Selama tidak memenuhi syarat itu, kami akan tetap memberi ijin dan biarlah para pendengarnya (baik itu mahasiswa, dosen, tendik maupun publik) yang hadir langsung, yang akan menilai apakah yang bersangkutan memang tidak layak lagi diundang karena menyebarkan paham sesat atau melakukan penghasutan maupun tindakan intoleransi lainnya.
Kami ingin mahasiswa kami tumbuh dengan tanpa prasangka, apalagi fitnah yang saat ini marak beredar, sehingga mematikan karakter seseorang dan sekaligus juga memecahbelah persatuan umat Islam di Indonesia.
Biarlah mereka, mahasiswa kita tumbuh dengan pemahaman agama yang kokoh diatasi segala perbedaan yang ada, namun dengan tingkat intelektualitas yang tinggi, penuh rasa saling menghargai dan menyayangi saudaranya seiman. Jika kampus saja yang merupakan gudang para tokoh dan calon intelektual (orang pintar dan terdidik) tidak mampu membangun umat Madani diatas keberagaman, bagaimana lagi kita akan mengharapkan jutaan bangsa kita diluar Kampus sana menjaga persatuan atas keberagaman bangsa Indonesia?
Itulah juga saya kira semangat yang selalu ditanamkan Bapak Keberagaman Bangsa Indonesia, Gus Dur.

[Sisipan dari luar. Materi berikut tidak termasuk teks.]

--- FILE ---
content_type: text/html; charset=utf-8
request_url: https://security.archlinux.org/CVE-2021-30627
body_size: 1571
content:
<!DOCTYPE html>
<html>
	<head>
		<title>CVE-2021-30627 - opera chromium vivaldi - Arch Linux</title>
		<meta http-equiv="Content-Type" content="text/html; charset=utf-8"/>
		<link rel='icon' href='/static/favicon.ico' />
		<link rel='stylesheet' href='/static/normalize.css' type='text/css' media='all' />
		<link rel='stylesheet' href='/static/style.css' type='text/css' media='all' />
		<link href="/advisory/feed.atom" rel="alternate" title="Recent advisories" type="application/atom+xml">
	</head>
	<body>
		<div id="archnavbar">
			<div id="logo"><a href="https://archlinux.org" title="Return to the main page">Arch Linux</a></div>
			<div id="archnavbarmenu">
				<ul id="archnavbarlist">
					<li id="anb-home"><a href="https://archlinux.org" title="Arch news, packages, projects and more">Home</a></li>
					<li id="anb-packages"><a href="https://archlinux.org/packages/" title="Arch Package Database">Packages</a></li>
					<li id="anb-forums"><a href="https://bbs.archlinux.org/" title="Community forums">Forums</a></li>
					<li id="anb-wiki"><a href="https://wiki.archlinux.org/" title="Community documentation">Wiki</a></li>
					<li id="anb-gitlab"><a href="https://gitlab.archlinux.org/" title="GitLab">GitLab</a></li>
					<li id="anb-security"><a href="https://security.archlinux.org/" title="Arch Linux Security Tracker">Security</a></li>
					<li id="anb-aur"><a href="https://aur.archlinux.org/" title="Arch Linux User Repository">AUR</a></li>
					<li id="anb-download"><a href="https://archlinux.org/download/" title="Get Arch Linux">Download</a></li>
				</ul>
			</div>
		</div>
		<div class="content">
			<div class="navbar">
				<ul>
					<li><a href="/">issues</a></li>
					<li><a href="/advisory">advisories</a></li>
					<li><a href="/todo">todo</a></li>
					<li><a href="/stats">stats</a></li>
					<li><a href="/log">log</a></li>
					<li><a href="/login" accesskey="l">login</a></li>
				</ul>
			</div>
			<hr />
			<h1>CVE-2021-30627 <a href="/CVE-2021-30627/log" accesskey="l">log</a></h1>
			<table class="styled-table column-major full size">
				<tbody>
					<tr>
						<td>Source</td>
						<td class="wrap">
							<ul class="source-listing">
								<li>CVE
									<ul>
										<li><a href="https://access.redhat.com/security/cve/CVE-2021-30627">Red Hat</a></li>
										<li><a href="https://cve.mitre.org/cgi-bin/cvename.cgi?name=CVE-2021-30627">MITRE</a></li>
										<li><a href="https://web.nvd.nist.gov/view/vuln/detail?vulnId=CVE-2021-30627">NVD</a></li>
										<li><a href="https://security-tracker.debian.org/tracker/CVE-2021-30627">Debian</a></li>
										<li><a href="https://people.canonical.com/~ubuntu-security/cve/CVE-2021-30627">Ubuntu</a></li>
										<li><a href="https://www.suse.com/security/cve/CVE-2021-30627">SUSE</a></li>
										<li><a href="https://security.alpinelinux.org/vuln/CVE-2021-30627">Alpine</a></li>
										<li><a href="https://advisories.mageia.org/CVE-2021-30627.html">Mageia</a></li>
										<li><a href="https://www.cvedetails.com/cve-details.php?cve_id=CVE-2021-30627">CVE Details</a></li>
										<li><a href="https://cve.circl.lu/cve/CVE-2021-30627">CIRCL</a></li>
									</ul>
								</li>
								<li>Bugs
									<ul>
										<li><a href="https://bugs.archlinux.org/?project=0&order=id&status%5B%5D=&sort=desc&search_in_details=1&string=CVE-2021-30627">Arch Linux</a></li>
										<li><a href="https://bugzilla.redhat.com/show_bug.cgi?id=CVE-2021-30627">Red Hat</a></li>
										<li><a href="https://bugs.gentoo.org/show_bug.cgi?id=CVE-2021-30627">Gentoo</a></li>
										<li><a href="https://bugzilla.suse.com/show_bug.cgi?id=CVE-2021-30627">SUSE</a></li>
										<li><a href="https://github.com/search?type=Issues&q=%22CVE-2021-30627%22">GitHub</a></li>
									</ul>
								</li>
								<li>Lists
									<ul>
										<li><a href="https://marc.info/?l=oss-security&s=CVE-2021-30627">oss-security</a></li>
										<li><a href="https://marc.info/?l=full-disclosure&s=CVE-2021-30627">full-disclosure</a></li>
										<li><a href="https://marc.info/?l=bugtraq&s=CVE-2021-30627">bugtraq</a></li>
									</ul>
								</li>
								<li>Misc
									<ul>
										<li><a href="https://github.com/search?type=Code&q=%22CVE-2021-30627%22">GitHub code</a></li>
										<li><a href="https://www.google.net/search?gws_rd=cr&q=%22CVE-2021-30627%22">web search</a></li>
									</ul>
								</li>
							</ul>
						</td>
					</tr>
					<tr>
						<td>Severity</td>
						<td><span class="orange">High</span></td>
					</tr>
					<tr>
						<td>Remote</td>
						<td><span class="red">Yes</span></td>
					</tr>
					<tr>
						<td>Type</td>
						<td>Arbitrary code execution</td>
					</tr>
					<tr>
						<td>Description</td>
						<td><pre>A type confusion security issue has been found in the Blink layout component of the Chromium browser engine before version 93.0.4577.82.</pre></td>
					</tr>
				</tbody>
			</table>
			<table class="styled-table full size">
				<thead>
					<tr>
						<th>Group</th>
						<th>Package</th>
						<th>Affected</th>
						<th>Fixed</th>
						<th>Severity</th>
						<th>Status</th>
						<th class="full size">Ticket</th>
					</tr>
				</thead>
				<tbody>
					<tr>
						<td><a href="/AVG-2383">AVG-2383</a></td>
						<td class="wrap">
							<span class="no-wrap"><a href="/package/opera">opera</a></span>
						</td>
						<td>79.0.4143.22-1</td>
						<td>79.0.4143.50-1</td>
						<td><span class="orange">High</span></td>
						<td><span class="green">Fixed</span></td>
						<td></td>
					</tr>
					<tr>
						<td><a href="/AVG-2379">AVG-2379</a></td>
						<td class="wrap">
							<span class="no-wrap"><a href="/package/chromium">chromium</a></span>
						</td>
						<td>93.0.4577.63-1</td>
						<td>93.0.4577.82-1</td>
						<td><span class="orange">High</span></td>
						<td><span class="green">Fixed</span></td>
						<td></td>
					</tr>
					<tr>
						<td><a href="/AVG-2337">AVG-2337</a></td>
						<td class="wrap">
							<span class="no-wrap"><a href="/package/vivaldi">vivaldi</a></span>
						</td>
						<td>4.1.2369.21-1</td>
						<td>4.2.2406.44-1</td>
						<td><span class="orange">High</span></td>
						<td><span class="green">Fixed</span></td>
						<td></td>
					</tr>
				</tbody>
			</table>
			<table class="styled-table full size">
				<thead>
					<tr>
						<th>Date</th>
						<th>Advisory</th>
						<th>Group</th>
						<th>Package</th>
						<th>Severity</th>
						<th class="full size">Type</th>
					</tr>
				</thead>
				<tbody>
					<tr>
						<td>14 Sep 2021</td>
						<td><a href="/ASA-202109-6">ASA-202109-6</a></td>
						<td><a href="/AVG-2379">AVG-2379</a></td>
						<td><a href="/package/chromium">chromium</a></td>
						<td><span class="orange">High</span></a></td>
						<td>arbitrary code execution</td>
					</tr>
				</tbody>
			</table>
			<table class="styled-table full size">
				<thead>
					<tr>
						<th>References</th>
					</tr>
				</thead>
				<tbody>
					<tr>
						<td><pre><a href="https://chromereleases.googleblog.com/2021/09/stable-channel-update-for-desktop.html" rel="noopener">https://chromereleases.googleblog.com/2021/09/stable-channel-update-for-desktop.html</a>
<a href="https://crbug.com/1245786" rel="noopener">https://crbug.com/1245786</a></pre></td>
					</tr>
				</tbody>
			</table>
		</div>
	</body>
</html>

Kita seharusnya menjadi bangsa tangguh, yang ditulangpunggungi oleh kaum Muslim Indonesia yang slain menjadi mayoritas, juga cerdas dan terpelajar. InsyaAllah dengan dukungan dan pemahaman dari Ibu/ Bapak/ Sdr semua civitas academica di ITS kita bisa…. Semoga ITS menjadi pelopor kampus di Indonesia yang berhasil menyatukan umat beragama yang beragam secara baik dan bermartabat. Sebab kampus kita, ITS merupakan miniatur bangsa Indonesia yang terpelajar. Sudah seharusnya menjadi teladan yang baik. Wallahualam.